### PAGE TEXT
□ □ □
Fig 19: why does the control sample in muons have much more events than electrons; because of MetNoMu?

The principle reason is the trigger thresholds available in 2017. Due to these we need to require pt>35 GeV for electrons but only pt>29 GeV for muons. The muon selection efficiency was slightly higher in 2015-6 but this additional difference increases the disparity in Figure 19.

Fig 19: why is the rejection so much stronger for the muons than for the electrons?

Recall the rejection is from vetoing any quality lepton, so it is an extremely loose definition of electrons/muons. This selection efficiency has been seen in 2015-6 as higher for muons than electrons, and we see the same in 2017 data.

Fig 22: I suggest you add the red boundaries also here.


Fig 25: can you add the muon and tau projections too (the right hand side plot I mean, the left one is not needed).

This figure now just has the three lepton flavors' projections, instead of the illustration concept.

L463: "N^l_ctrl": maybe this question should be obvious, but I tried to wrap my head around it and couldn't figure it out: it seems to me that you are missing in the estimate the leptons that did not pass the lepton iso/ID of the control sample selection, but that do lead to a track passing the selection. If it would be included but I missed it, then I could imagine the P_veto to be different for these leptons, indeed the veto to work worse and more background to pass?
□ □ □
### SUPPLIED MATERIAL

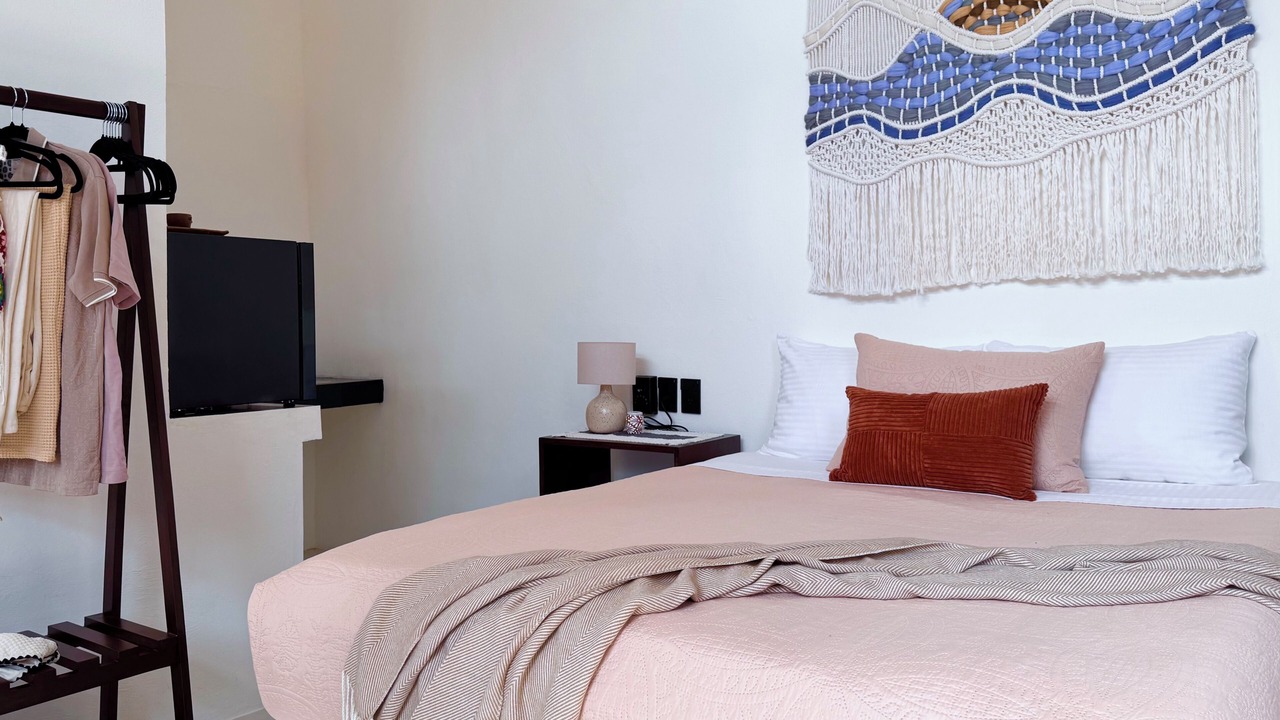 Photo of Bedroom in Brisas de Zicatela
□ □ □
### REQUIRED ACTION 1
According to the review notes, what momentum cut is required for electrons in 2017?
### REQUIRED ACTION 2
In the review notes, shorten the paragraph that begins "The principle reason is the trigger thresholds" and keep its main facts.
The material stands apart from the review notes.

### RESPONSE AREA 1
pt>35 GeV

### RESPONSE AREA 2
The main cause is the 2017 trigger thresholds, which require pt>35 GeV for electrons but only pt>29 GeV for muons. Muon selection efficiency was already slightly higher in 2015-6, and this extra difference widens the gap in Figure 19.